Ahh, tagging. There are two classes of tags that’ll come through here –

resourceTags/aws:[tag key]

resourceTags/user:[tag key]

Tagging is a deep subject worthy of a post by itself, which will come later when we talk cloud attribution. These columns are where your hard work in applying tags pays off – the resources you’ve so diligently tagged, will see the values populated in their tag key columns. Except for that very long list of oft-expensive untag-able things. Uh oh!

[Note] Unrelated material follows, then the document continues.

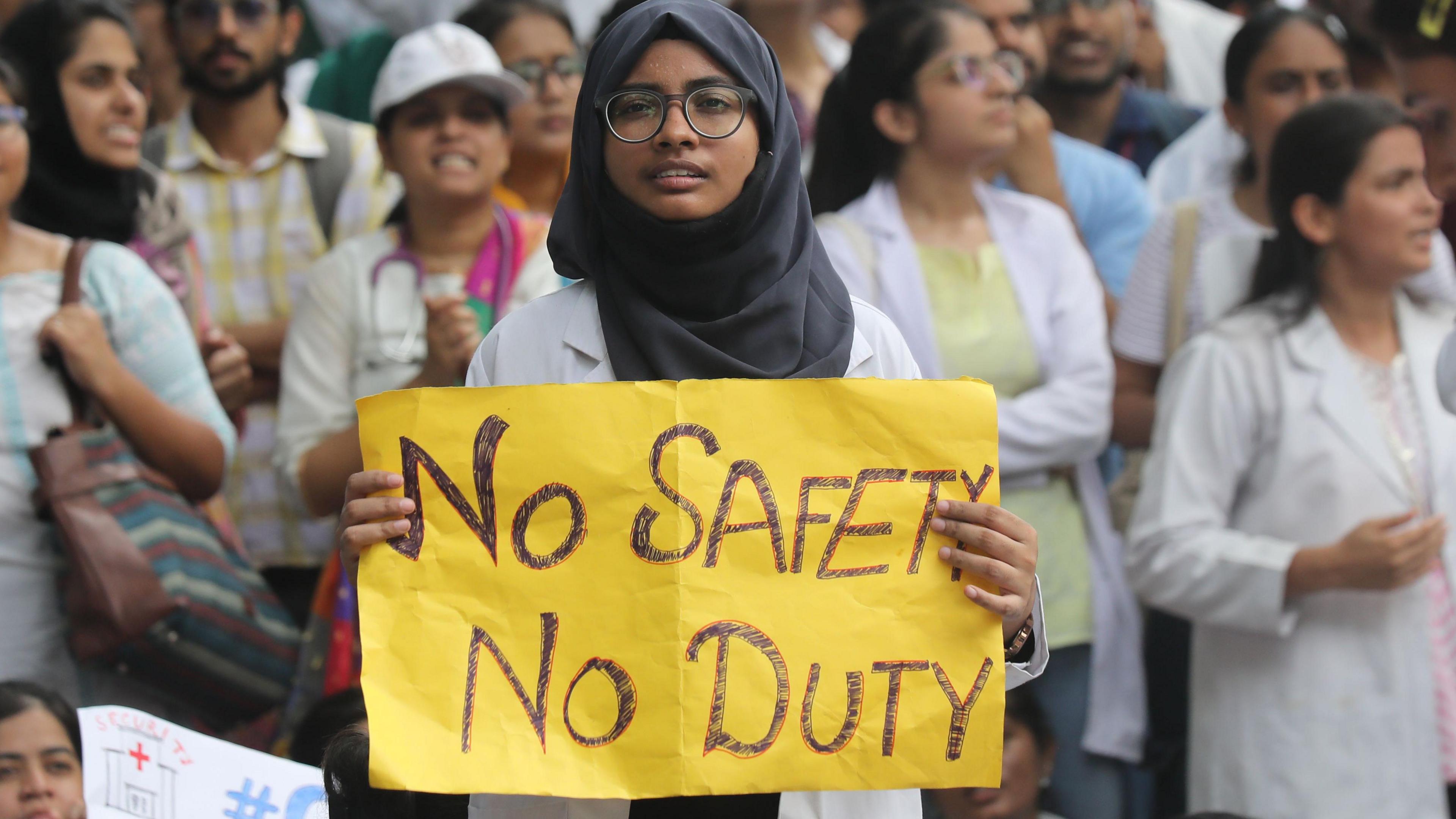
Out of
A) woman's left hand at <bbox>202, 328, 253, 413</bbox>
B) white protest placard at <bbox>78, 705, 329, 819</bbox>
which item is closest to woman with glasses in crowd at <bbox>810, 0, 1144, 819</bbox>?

I see tags best used as a last line of defense in attribution, where much industry literature shows people using it as the end-all, be-all. More on this to come.

Savings Plans

Similar to the Reservation field set.

savingsPlan/SavingsPlanArn – tells you which Savings Plan was applied where. Amazon provides a couple other columns where they’ve “helped you” by doing a number of savings calculations. My advice is to lean on the CUR for the core/raw “essential nutrients” of what happened and to perform the calculations yourself.

Cost Categories

A very recent add – Cost Categories didn’t even exist when the blog was first started. Third party Cloud Cost Mgt companies saw the need for this capability years ago so it’s not a new concept.

Concluding Thoughts and War Stories

The decision to make the CUR a core part of your organization’s cloud business management function is not one to be made lightly. Done well, it can enable a depth of comprehension to your cloud operation AWS and third party tools can’t match. Done anything less than really well, and the choice may be career-limiting.

I often hear stories from peers with scary bits like

"...and then when AWS released Savings Plans all our custom reporting was broken for 3 months..."

Similar horror stories when EC2 switched to per-second billing, when Convertible RIs were released, in implementation of On Demand Capacity Reservations (ODCRs), and so on.

Getting a basic pipeline stood up to provide insight is one thing – keeping it accurate and relevant against the flood of Amazon product activity, is another. If you are successful, you’ll be able to steer your org in the right direction much more deftly than those who are stuck waiting months for AWS or third parties to update their reporting software to reflect the new state. At scale, those quick pivots can pay for years of your cost opt team’s salary. At the same time, it allows your organization to bend its cloud data to the shape of its business, instead of feeling forced to shift its business to fit others’ limited cloud management paradigms.

The CUR is a pathway to many capabilities some consider to be … hard to maintain.

Much of the last 4+ years of my career has been spent writing programs to fill gaps in the CUR so people and processes could make sense of what happened in their cloud. Then completely changing those programs when AWS changed how they do things with no warning and for no apparent reason. Staying on top of the mission of bill interpretation is a full time job – and Amazon’s pace of change is only accelerating.

Still, in light of what’s happening to the world economy and what it probably means to your own organization, there may never be a better time to get started.